## [Excerpted text]
○ ○ ○ ○ ○

Notably, the contract statuses of defensive tackle Grady Jarrett and defensive tackle Vic Beasley were not discussed during Wednesday’s presser.
3) Dirk Koetter was named offensive coordinator after Quinn fired Steve Sarkisian. Today, Koetter pledged to institute a balanced offensive philosophy.
“I’m going into my 38th year of coaching and I’ve never met a defensive coach who didn’t say the hardest thing to defend is balance,” Koetter said. “I believe in that, too. When you’re in a first- or second-down situation and the defense doesn’t know if you’re going to throw it, run it, play-action, bootleg it – whatever you want to do – any defensive coach will tell you that’s the hardest thing to defend.
“Since balance is the hardest thing to defend, we will shoot to be as balanced as we can. Now, there’s thing like time and score and injuries that can affect that, but we’re going to definitely shoot for that.”

○ ○ ○ ○ ○

## [Data provided]
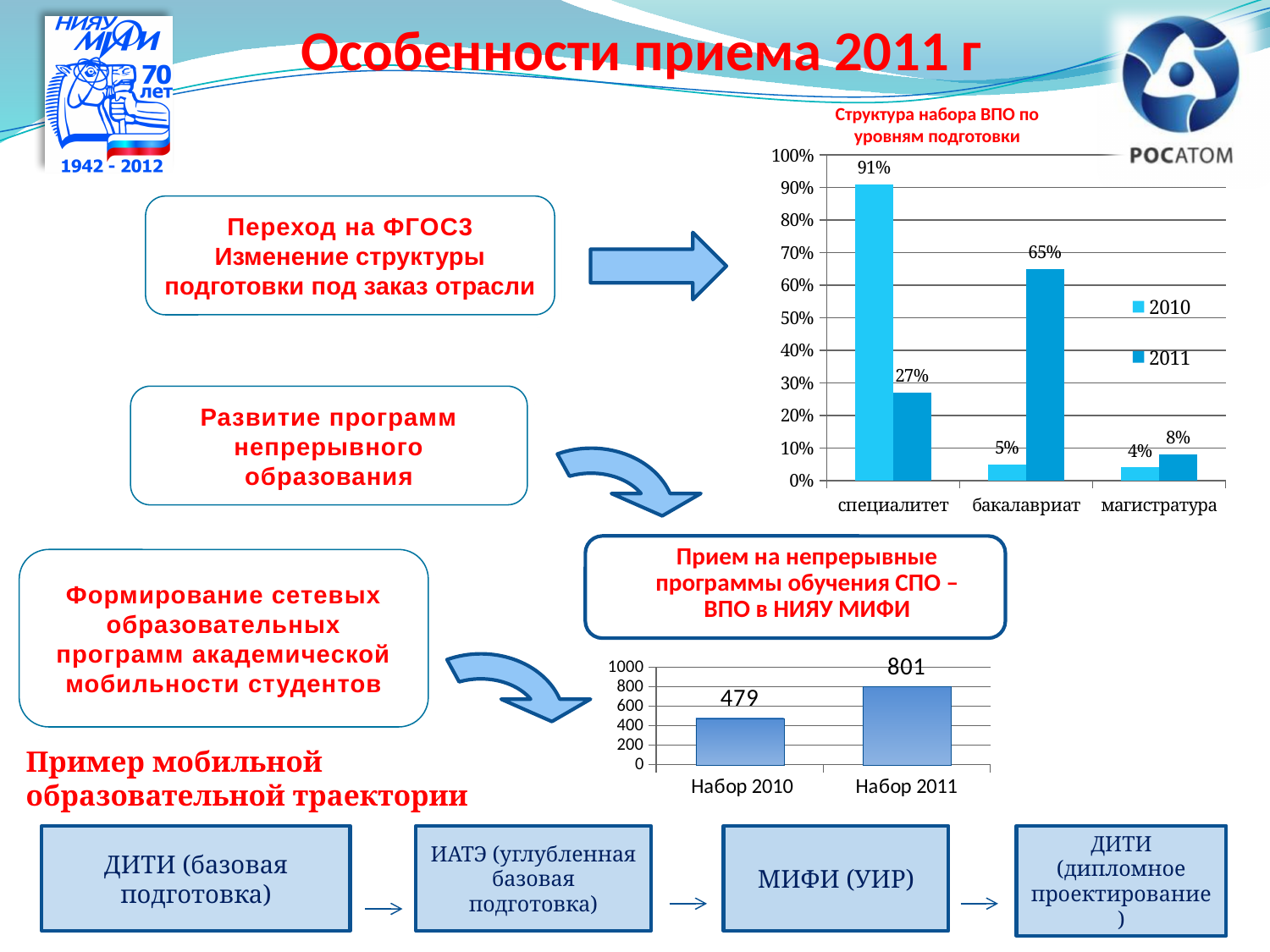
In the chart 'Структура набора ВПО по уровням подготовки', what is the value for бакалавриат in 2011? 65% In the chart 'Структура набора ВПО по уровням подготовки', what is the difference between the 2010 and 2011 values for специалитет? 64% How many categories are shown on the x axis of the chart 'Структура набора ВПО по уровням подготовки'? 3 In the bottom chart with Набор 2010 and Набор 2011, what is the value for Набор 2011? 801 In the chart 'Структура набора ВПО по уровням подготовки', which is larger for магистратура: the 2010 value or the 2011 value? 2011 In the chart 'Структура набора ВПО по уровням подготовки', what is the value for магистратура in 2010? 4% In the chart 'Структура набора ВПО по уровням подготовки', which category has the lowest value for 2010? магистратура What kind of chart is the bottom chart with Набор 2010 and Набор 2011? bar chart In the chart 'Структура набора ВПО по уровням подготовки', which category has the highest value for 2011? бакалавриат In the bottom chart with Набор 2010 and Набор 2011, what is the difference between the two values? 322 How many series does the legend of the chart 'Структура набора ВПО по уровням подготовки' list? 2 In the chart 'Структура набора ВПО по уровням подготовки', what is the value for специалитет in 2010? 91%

○ ○ ○ ○ ○

## [Activity]
Write the next part of the press conference text about Dirk Koetter's balanced offensive philosophy, starting after its final sentence. The lines above come from a separate source with no connection to the press conference text.

## [Exercise answer]
While the Falcons have a group of skill players that most teams would covet, love, and lust over; Atlanta’s inability to protect the quarterback has been an issue since the team’s run to Super Bowl LI.
“With every team, you can have the greatest skill players in the world, but your O-line and your D-line set the tempo for your team,” Koetter said. “Injuries are a part of that. Let’s not forget the Falcons had two offensive linemen in the Pro Bowl. Everything is a work in progress, but whether it’s the run game or whether it’s pass protection, really everything starts with the O-line.”